*** Begin section ***

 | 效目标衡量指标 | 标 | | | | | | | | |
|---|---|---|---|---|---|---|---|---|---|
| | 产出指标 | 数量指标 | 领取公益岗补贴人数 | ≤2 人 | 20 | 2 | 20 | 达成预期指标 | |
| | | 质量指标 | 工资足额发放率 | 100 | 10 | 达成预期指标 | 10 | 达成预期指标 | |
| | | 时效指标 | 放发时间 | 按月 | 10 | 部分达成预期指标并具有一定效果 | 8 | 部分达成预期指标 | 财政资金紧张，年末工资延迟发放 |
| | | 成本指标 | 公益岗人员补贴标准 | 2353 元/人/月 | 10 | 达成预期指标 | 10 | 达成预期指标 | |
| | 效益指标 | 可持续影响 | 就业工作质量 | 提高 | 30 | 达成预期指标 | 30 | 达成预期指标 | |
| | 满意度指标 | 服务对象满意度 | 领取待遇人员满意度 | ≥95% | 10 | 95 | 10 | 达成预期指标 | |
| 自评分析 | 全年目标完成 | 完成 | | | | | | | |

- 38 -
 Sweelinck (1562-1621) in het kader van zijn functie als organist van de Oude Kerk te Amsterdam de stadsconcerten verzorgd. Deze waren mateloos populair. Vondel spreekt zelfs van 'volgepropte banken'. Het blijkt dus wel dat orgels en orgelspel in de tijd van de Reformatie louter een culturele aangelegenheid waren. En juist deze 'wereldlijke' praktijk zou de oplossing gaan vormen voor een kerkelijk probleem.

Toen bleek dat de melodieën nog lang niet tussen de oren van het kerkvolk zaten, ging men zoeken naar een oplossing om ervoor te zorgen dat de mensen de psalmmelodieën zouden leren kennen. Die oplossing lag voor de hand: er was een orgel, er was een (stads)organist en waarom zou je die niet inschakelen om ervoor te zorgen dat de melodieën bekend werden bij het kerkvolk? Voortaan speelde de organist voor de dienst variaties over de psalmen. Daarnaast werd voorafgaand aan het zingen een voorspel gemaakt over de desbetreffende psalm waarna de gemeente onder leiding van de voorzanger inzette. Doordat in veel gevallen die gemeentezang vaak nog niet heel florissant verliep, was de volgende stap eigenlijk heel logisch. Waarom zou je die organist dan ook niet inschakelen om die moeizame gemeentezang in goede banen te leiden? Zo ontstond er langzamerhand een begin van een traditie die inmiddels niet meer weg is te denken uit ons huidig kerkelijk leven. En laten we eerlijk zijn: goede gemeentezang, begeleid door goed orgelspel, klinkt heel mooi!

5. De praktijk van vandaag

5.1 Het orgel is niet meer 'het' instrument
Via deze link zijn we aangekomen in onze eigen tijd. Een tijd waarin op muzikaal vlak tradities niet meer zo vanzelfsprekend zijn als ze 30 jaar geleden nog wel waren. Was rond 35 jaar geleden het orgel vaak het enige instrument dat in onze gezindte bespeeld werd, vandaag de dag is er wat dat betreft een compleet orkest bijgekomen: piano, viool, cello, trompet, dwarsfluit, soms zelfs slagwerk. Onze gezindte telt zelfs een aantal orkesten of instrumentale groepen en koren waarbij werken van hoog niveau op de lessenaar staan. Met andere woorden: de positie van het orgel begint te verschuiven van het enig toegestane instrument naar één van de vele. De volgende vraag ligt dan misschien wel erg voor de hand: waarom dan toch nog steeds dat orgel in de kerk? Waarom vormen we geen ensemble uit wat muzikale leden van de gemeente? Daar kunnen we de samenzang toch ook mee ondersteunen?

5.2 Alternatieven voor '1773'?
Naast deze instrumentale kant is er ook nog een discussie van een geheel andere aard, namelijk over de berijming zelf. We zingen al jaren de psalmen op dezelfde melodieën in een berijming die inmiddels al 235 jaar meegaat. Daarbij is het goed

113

*** End section ***

Assignment = Each line of the data must be retyped exactly as written.

Reply =
 | 效目标衡量指标 | 标 | | | | | | | | |
|---|---|---|---|---|---|---|---|---|---|
| | 产出指标 | 数量指标 | 领取公益岗补贴人数 | ≤2 人 | 20 | 2 | 20 | 达成预期指标 | |
| | | 质量指标 | 工资足额发放率 | 100 | 10 | 达成预期指标 | 10 | 达成预期指标 | |
| | | 时效指标 | 放发时间 | 按月 | 10 | 部分达成预期指标并具有一定效果 | 8 | 部分达成预期指标 | 财政资金紧张，年末工资延迟发放 |
| | | 成本指标 | 公益岗人员补贴标准 | 2353 元/人/月 | 10 | 达成预期指标 | 10 | 达成预期指标 | |
| | 效益指标 | 可持续影响 | 就业工作质量 | 提高 | 30 | 达成预期指标 | 30 | 达成预期指标 | |
| | 满意度指标 | 服务对象满意度 | 领取待遇人员满意度 | ≥95% | 10 | 95 | 10 | 达成预期指标 | |
| 自评分析 | 全年目标完成 | 完成 | | | | | | | |

- 38 -
 Sweelinck (1562-1621) in het kader van zijn functie als organist van de Oude Kerk te Amsterdam de stadsconcerten verzorgd. Deze waren mateloos populair. Vondel spreekt zelfs van 'volgepropte banken'. Het blijkt dus wel dat orgels en orgelspel in de tijd van de Reformatie louter een culturele aangelegenheid waren. En juist deze 'wereldlijke' praktijk zou de oplossing gaan vormen voor een kerkelijk probleem.

Toen bleek dat de melodieën nog lang niet tussen de oren van het kerkvolk zaten, ging men zoeken naar een oplossing om ervoor te zorgen dat de mensen de psalmmelodieën zouden leren kennen. Die oplossing lag voor de hand: er was een orgel, er was een (stads)organist en waarom zou je die niet inschakelen om ervoor te zorgen dat de melodieën bekend werden bij het kerkvolk? Voortaan speelde de organist voor de dienst variaties over de psalmen. Daarnaast werd voorafgaand aan het zingen een voorspel gemaakt over de desbetreffende psalm waarna de gemeente onder leiding van de voorzanger inzette. Doordat in veel gevallen die gemeentezang vaak nog niet heel florissant verliep, was de volgende stap eigenlijk heel logisch. Waarom zou je die organist dan ook niet inschakelen om die moeizame gemeentezang in goede banen te leiden? Zo ontstond er langzamerhand een begin van een traditie die inmiddels niet meer weg is te denken uit ons huidig kerkelijk leven. En laten we eerlijk zijn: goede gemeentezang, begeleid door goed orgelspel, klinkt heel mooi!

5. De praktijk van vandaag

5.1 Het orgel is niet meer 'het' instrument
Via deze link zijn we aangekomen in onze eigen tijd. Een tijd waarin op muzikaal vlak tradities niet meer zo vanzelfsprekend zijn als ze 30 jaar geleden nog wel waren. Was rond 35 jaar geleden het orgel vaak het enige instrument dat in onze gezindte bespeeld werd, vandaag de dag is er wat dat betreft een compleet orkest bijgekomen: piano, viool, cello, trompet, dwarsfluit, soms zelfs slagwerk. Onze gezindte telt zelfs een aantal orkesten of instrumentale groepen en koren waarbij werken van hoog niveau op de lessenaar staan. Met andere woorden: de positie van het orgel begint te verschuiven van het enig toegestane instrument naar één van de vele. De volgende vraag ligt dan misschien wel erg voor de hand: waarom dan toch nog steeds dat orgel in de kerk? Waarom vormen we geen ensemble uit wat muzikale leden van de gemeente? Daar kunnen we de samenzang toch ook mee ondersteunen?

5.2 Alternatieven voor '1773'?
Naast deze instrumentale kant is er ook nog een discussie van een geheel andere aard, namelijk over de berijming zelf. We zingen al jaren de psalmen op dezelfde melodieën in een berijming die inmiddels al 235 jaar meegaat. Daarbij is het goed

113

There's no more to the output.